##### Supplied records #####

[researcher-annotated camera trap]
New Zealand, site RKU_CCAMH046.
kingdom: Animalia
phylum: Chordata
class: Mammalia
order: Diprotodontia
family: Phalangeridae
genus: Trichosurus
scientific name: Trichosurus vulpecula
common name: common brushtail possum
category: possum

#####
##### Supplied records #####

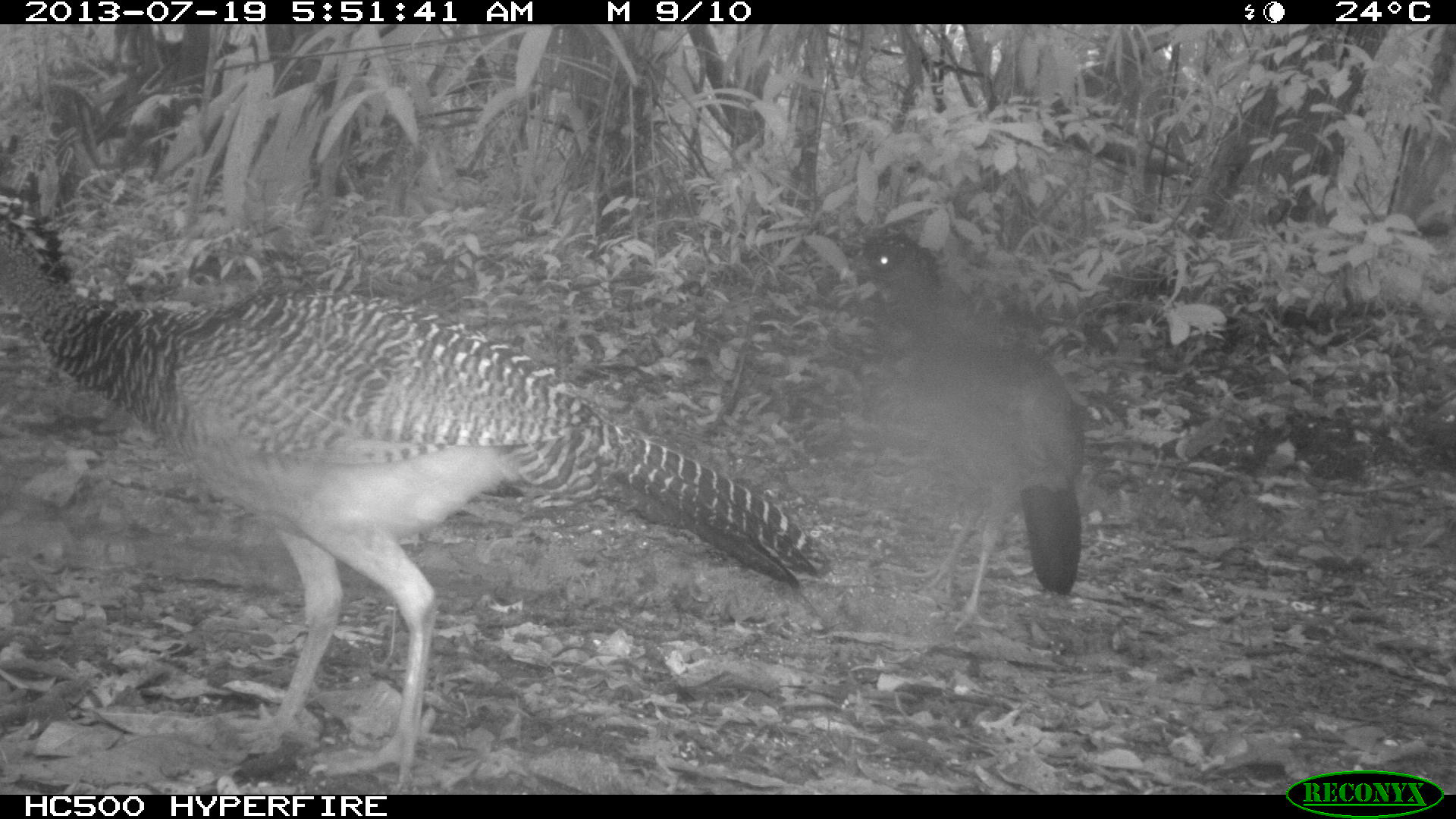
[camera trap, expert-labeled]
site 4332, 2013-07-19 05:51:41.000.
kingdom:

#####
##### Supplied records #####

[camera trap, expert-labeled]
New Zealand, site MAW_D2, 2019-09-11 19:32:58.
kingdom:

#####

• _Instructions to follow_:
Print, without alteration, only the lines above between the one holding "[researcher-annotated camera trap]" and the one holding "category: possum", inclusive.

• _The answer_:
[researcher-annotated camera trap]
New Zealand, site RKU_CCAMH046.
kingdom: Animalia
phylum: Chordata
class: Mammalia
order: Diprotodontia
family: Phalangeridae
genus: Trichosurus
scientific name: Trichosurus vulpecula
common name: common brushtail possum
category: possum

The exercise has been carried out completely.